My copy of Michael Foot’s The Pen and the Sword (an original edition from 1957, at that) had a small history: it is signed by a distinguished industrial correspondent for the Daily Express (at a time when Beaverbrook’s Express was still a newspaper and a power in the land) who would have worked alongside the journalist Michael Foot. It came to me, not quite directly from him, at a time (late ’60s) I was putting myself around in Bury St Edmunds Labour Party.

Many of these inscriptions and declarations of ownership are enigmatic:

Philip Williams’ biography of Hugh Gaitskell came my way a few months back. The inscription is “To Jack. Happy Memories and our very best wishes for the future. Ben and Sheila December , 1979”. Since the book was only recently published then, I might assume somewhere in there are decent socialists. (Philip Williams was a follower of Gaitskell and the Campaign for Democratic Socialism, had dealings with Tony Crosland, and was involved in the creation of the SDP.)

Many are worth the decoding.

Just this week York’s Oxfam Books threw up David C Douglas, The Norman Achievementbut in an American edition, published by the University of California, yet “Printed in Great Britain”, and a dead ringer for the Eyre and Spottiswoode UK edition. Consider the former owner “Elizabeth Muir Tyler”, who monikered the book “June 30, 1987 Philadelphia”. Professor (another “no less”) Elizabeth Muir Tyler ended up as  a considerable ornament to literature and history at the University of York . Did Professor Tyler have it already second-hand from the (stamped) “Library of Georgianna Ziegler”? For Georgianna Ziegler was Curator at the Horace Howard Furness Shakespeare Library, University of Pennsylvania, and then a major figure at the Folger Shakespeare Library.

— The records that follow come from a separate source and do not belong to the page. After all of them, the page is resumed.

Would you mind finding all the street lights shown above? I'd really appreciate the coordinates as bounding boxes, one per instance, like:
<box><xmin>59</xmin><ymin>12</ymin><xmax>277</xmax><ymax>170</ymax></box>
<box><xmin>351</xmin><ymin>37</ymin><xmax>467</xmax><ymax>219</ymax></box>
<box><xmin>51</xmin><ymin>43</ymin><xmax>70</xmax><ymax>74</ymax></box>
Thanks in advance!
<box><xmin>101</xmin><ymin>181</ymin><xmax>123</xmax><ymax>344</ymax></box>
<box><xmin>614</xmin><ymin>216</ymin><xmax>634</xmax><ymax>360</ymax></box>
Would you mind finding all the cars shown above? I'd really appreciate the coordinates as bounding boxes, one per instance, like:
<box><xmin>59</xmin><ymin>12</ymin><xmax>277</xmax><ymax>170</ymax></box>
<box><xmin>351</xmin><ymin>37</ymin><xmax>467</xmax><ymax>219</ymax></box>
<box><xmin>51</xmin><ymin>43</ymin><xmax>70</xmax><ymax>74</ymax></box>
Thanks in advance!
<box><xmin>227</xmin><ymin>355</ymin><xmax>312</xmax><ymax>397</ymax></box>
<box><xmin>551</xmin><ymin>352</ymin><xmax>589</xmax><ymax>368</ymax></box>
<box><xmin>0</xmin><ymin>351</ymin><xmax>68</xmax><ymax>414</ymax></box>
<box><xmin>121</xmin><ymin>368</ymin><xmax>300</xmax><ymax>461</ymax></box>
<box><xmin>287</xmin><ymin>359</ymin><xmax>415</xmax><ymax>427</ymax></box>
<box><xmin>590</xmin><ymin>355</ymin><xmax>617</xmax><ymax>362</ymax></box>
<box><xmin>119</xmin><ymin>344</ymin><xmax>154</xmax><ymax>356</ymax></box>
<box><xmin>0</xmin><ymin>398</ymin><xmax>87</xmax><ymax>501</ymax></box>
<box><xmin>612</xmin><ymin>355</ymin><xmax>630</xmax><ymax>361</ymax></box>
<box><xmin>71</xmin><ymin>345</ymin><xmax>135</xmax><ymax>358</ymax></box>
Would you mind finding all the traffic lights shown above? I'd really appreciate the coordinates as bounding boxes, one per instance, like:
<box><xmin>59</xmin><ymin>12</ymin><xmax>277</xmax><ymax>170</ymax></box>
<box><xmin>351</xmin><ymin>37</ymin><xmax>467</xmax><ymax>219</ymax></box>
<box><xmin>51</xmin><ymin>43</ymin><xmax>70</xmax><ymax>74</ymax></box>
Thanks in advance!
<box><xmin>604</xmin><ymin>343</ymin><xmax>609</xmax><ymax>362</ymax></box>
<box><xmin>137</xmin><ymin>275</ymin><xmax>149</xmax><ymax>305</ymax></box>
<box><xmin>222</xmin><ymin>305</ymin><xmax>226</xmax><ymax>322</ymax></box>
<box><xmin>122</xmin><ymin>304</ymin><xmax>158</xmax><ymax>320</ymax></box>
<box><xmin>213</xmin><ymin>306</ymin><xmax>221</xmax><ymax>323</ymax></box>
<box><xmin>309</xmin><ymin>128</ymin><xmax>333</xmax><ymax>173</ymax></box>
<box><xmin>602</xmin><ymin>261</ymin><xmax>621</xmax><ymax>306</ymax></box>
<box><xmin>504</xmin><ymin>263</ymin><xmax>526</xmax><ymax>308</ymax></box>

Another one is a grandiose book-plate in That Great Lucifer, A Portrait of Sir Walter Ralegh (see right). A quick google turns up an obituary of:

Former consultant psychiatrist Manchester (b Todmorden 1912; q Manchester 1937; MA, DPM, FRCPsych), d 7 January 2003.

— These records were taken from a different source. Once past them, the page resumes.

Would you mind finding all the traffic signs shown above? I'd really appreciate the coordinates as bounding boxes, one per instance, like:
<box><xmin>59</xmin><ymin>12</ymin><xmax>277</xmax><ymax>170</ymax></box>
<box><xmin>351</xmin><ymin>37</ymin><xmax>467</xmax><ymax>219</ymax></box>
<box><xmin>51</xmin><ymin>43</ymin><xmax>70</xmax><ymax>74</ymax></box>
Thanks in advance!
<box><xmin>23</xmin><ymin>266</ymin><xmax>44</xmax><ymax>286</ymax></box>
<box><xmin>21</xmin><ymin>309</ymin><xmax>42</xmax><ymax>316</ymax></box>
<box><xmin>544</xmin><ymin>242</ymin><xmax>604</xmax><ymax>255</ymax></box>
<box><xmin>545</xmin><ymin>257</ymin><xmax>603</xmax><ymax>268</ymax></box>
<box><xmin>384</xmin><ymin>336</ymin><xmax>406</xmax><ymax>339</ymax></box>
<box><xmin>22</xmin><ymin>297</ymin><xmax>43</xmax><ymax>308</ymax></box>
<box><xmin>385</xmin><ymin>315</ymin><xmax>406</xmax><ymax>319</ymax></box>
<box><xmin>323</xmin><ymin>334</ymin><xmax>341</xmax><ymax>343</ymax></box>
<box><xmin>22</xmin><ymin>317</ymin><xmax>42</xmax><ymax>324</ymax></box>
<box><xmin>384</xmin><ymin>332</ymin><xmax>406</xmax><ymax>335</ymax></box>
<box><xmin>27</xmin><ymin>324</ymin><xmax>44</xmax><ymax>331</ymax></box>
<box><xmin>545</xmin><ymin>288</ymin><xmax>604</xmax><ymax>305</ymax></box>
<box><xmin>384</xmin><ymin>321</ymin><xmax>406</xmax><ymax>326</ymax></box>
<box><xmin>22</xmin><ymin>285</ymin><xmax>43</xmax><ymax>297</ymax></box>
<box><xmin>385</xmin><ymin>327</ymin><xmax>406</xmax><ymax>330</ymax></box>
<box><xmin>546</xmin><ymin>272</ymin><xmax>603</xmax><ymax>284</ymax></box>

Northage Mather was of a generation whose careers were interrupted by war service. He was a medical officer in the Royal Naval Volunteer Reserve before taking the Diploma in Psychological Medicine in 1946. He was soon appointed consultant psychiatrist at Crumpsall Hospital, Manchester (now North Manchester General Hospital), and remained there for 30 years, building up a well known department. He had a special interest in forensic psychiatry, was involved in more than 300 murder trials, and was later a member of the Parole Board. A man of wide interests, including music and literature, he leaves a wife, Mabel, and two children.

He “was involved in more than 300 murder trials”. Say no more.